Copy out the listing below with every "furthest" changed to "farthest" and nothing else altered. Leave out the pictures.

— Begin Records for the exercise —

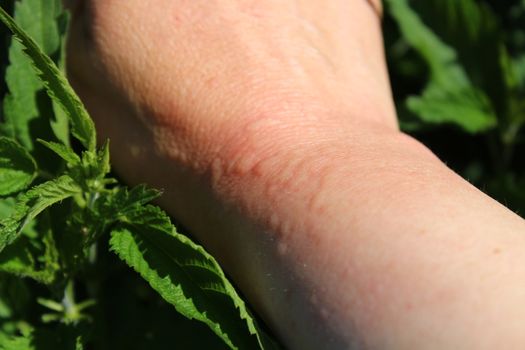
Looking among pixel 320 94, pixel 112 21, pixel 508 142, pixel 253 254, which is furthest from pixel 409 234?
pixel 508 142

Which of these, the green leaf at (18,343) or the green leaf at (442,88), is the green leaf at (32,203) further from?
the green leaf at (442,88)

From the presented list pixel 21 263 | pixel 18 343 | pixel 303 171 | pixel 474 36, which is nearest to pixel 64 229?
pixel 21 263

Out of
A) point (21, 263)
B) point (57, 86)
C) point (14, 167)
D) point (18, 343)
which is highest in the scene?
point (57, 86)

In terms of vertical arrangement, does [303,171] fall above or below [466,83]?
above

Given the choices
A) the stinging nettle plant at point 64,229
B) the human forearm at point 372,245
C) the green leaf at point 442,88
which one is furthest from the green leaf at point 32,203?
the green leaf at point 442,88

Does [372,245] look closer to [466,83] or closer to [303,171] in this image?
[303,171]
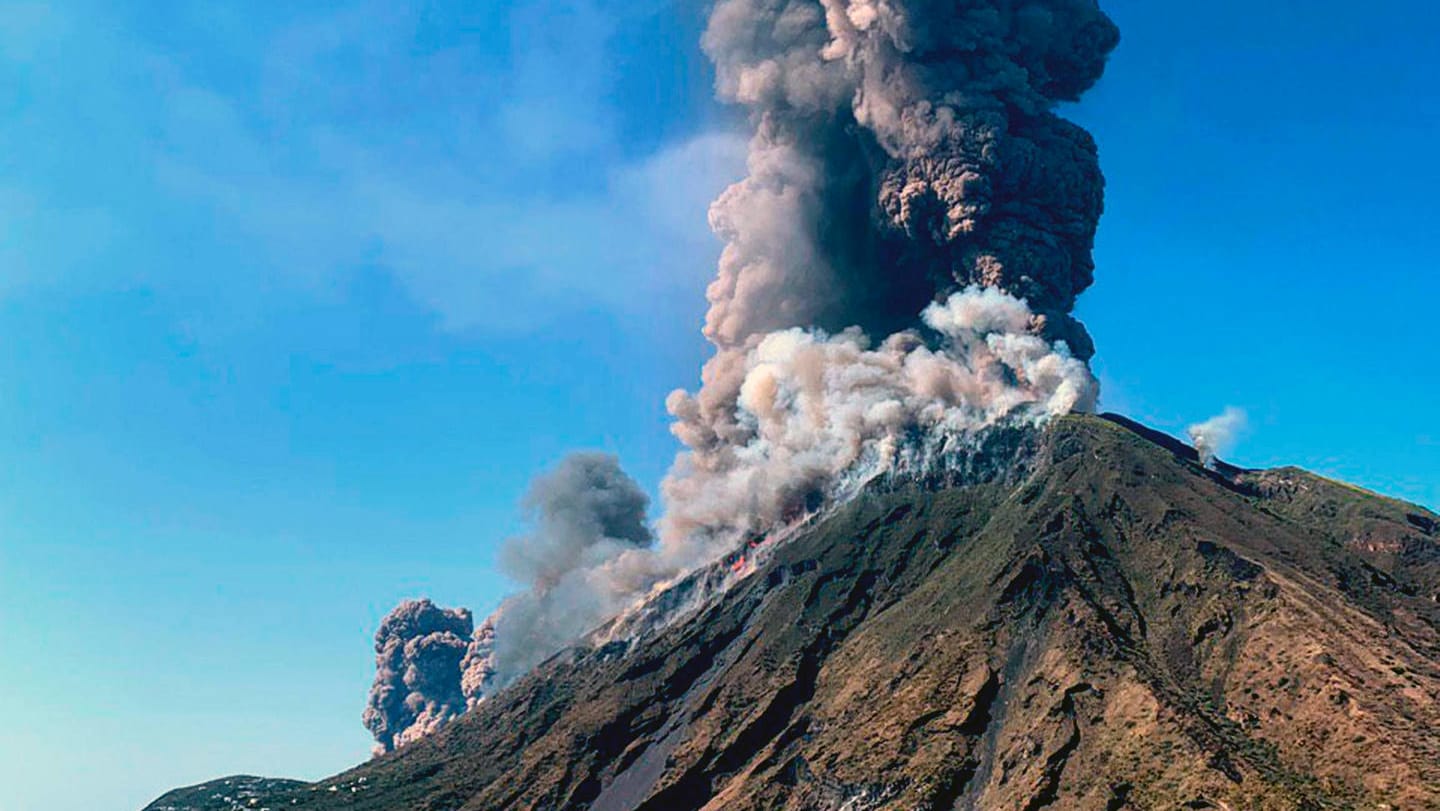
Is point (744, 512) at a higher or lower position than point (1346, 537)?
higher

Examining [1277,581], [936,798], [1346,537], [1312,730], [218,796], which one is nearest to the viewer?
[1312,730]

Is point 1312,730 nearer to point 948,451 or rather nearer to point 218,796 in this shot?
point 948,451

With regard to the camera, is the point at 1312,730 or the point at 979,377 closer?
the point at 1312,730

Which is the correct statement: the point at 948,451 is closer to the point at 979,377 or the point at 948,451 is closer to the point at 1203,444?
the point at 979,377

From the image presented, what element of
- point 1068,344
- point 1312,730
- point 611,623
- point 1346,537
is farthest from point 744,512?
point 1312,730

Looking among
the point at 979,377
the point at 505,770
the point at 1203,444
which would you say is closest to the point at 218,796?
the point at 505,770

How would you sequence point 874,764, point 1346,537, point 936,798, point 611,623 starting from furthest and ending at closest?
point 611,623 < point 1346,537 < point 874,764 < point 936,798

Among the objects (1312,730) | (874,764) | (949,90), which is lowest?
(1312,730)
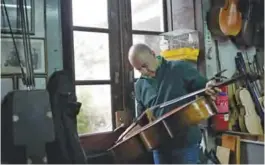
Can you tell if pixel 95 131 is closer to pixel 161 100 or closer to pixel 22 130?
pixel 161 100

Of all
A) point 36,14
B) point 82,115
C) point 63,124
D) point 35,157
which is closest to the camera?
point 35,157

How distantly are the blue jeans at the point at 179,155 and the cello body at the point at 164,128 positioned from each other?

— End Records for the exercise —

Solution:
Looking among pixel 320 94, pixel 112 21, pixel 508 142, pixel 253 254, which is farthest from pixel 409 234?
pixel 508 142

Which of these, the green leaf at (18,343) or the green leaf at (442,88), is the green leaf at (32,203) further from?
the green leaf at (442,88)

From the presented list pixel 21 263 | pixel 18 343 | pixel 303 171 | pixel 474 36, which is nearest to pixel 64 229?
pixel 21 263

Out of
A) point (21, 263)
B) point (57, 86)
C) point (14, 167)
D) point (18, 343)
which is highest in the scene?
point (57, 86)

In terms of vertical arrangement, does [303,171] fall above or below [466,83]?
above

Given the choices
A) the stinging nettle plant at point 64,229
B) the human forearm at point 372,245
C) the green leaf at point 442,88
which one is farthest from the green leaf at point 32,203?
the green leaf at point 442,88

Does [372,245] look closer to [466,83] or closer to [303,171] in this image?
[303,171]
Is point (744, 512) at a higher or lower position than point (1346, 537)?
higher

Examining [1277,581], [936,798], [1346,537], [1312,730], [218,796], which one is nearest to the viewer?
[1312,730]

Is point 1312,730 nearer to point 948,451 or rather nearer to point 218,796 in this shot?
point 948,451

With regard to the camera, is the point at 1312,730 or the point at 979,377 closer?
the point at 1312,730

Which is the correct statement: the point at 948,451 is closer to the point at 979,377 or the point at 948,451 is closer to the point at 1203,444?
the point at 979,377

From the image presented, what element of
- point 1068,344
- point 1312,730
- point 611,623
- point 1346,537
is farthest from point 744,512?
point 1312,730

Looking among
the point at 979,377
the point at 505,770
the point at 1203,444
which would you say is closest to the point at 218,796?
the point at 505,770

How would you sequence point 874,764, point 1346,537, point 936,798, point 611,623 starting from farthest and ending at closest?
point 611,623 < point 1346,537 < point 874,764 < point 936,798

Among the objects (1312,730) | (874,764) | (949,90), which is lowest?
(1312,730)
Can you tell if pixel 95 131 is closer to pixel 161 100 or closer to pixel 22 130?
pixel 161 100

Of all
A) point 36,14
B) point 82,115
C) point 63,124
D) point 35,157
which is closest to the camera?
point 35,157

How distantly are the blue jeans at the point at 179,155 and the cello body at the point at 164,128 positioned from each other?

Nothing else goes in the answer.